Freemasonry in Luxembourg traces its local origins to the 18th century. Though the practice of Freemasonry was suppressed by the reigning Austrian Habsburg dynasty, it enjoyed a revival under Napoleonic rule that persisted after the close of his reign. After their initial founding, Masonic lodges in Luxembourg rapidly developed strong ties with their French and Belgian counterparts. While suppressed again under Nazi rule, postwar Freemasonry forged stronger ties with the Anglo-American extension of the brotherhood, though the oldest lodges still use the French form of Masonic ritual.

== Origins ==
Freemasonry first appeared in Luxembourg in the 18th century. It was also the provincial Grand Lodge of the Austrian Netherlands which established the first permanent Lodge in 1770. This was a semi-military, semi-civilian Lodge, with the title "The Perfect Union", where garrison members and local notables encountered each other. The Freemasonry was later suppressed by Austrian Emperor Joseph II, and the Lodge disappeared. However, Freemasonry was to reappear under similar conditions when Luxembourg was annexed in the French Revolutionary Wars, becoming the Département des Forêts, home to military Lodges of the French regiments. It was the Grand Orient of France which in 1803 granted a charter to the new civilian Lodge, under the title of "The Children of Fortified Concord".

== Napoleon's defeat ==
Napoleon's defeat and the Congress of Vienna saw Luxembourg (after this ruled by the King of the Netherlands) lose territory to Prussia. These events destroyed the Masonic ties between the Grand Orient of France and the Lodge of the "Children of fortified Concord", who now passed under the Grand Lodge of the Southern provinces of the Netherlands. However, in the same way that many of the French innovations were left in place (e.g. administrative reforms, the Code Civil), so too the Lodge in Luxembourg continued to work according to the French Rite and in the French language. Luxembourg Freemasons in fact managed to acquire a certain level of autonomy, since the Dutch occupiers tended not to participate in Luxembourg Masonic life. This autonomy was reinforced in 1818 when they acquired the "Hôtel de la Loge" as their own premises.

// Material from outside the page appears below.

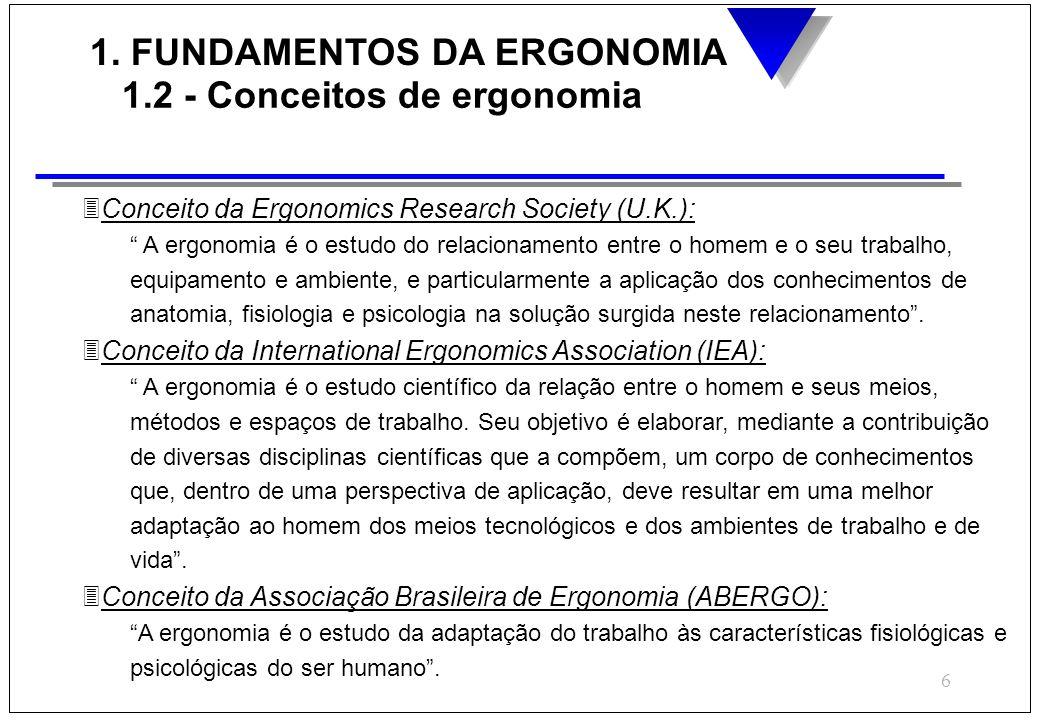 6 1. FUNDAMENTOS DA ERGONOMIA 1.2 - Conceitos de ergonomia 3Conceito da Ergonomics Research Society (U.K.): A ergonomia é o estudo do relacionamento e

== Independence and internationalism ==
After 1839, the Grand Duchy of Luxembourg became an independent state, after ceding its western, French-speaking territories, which became part of Belgium. The Lodge of the Children of fortified Concord left what had now become the Grand Orient of Belgium, and in 1844 constituted itself as a central Lodge.

Despite the reduction in the country's territory, and the rupture of its previous institutional ties, Luxembourgish masonry maintained a high degree of openness to other countries. This is due in part to the country's small size, immigration in the late 19th century, and a tradition of the cohabitation of different cultural and linguistic groups in one geographic area.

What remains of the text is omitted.